Fish, like Aquaman, might not seem to have a lot of relevance in the world-saving department. Never mind that the world is 99 percent ocean by habitable volume: We’re up here in the 1 percent of living space we care about the most, and they’re stuck breathing through gills and riding around on sea-ponies.

But in a DC Comics-worthy plot twist, a new study shows that fish have been doing a lot more world-saving than we thought, by way of sequestering carbon to stave off climate change – which on the danger scale is up there with supervillain plots like blocking out the sun or moving the moon. The catch (har) is that we can’t eat all our fish and have them save the world, too.

The sea absorbs about half of the billions of tons of CO2 humans emit; if it didn’t, it would already be absorbing quite a few of us. But it’s not like the oceans are just a giant sponge passively sopping up our atmospheric mess. They’re more like a forest – a really, really big one in which plants and animals grow and photosynthesize and eat each other and die, intaking carbon as they go. And a forest is made up of trees, or in this increasingly literal metaphor, phytoplankton and fish and other organisms. You can’t cut down all the fishtrees and expect your oceanforest to keep sucking up carbon.

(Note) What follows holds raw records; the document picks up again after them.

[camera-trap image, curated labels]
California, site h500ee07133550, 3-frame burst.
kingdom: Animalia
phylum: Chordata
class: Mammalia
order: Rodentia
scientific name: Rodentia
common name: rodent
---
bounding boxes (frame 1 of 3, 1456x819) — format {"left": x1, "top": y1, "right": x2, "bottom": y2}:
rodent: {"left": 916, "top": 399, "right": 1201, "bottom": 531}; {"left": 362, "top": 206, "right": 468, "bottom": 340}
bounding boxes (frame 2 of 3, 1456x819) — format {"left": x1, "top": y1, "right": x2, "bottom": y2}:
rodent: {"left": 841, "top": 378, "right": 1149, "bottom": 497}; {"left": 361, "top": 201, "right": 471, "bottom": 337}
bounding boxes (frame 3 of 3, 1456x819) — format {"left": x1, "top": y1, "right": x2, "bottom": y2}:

Though we used to think that phytoplankton near the surface of the ocean did all the work of sequestration on their own, by taking their carbon with them when they died, it it now clear that the process is a little more vigorous than that. Instead of just waiting for carbon-laden plankton to get on their level, certain deep-dwelling, nightmare-inducing predators actually hunt down the tasty upper-level nibbles before swimming back into the extreme depths where all that carbon is effectively trapped for good.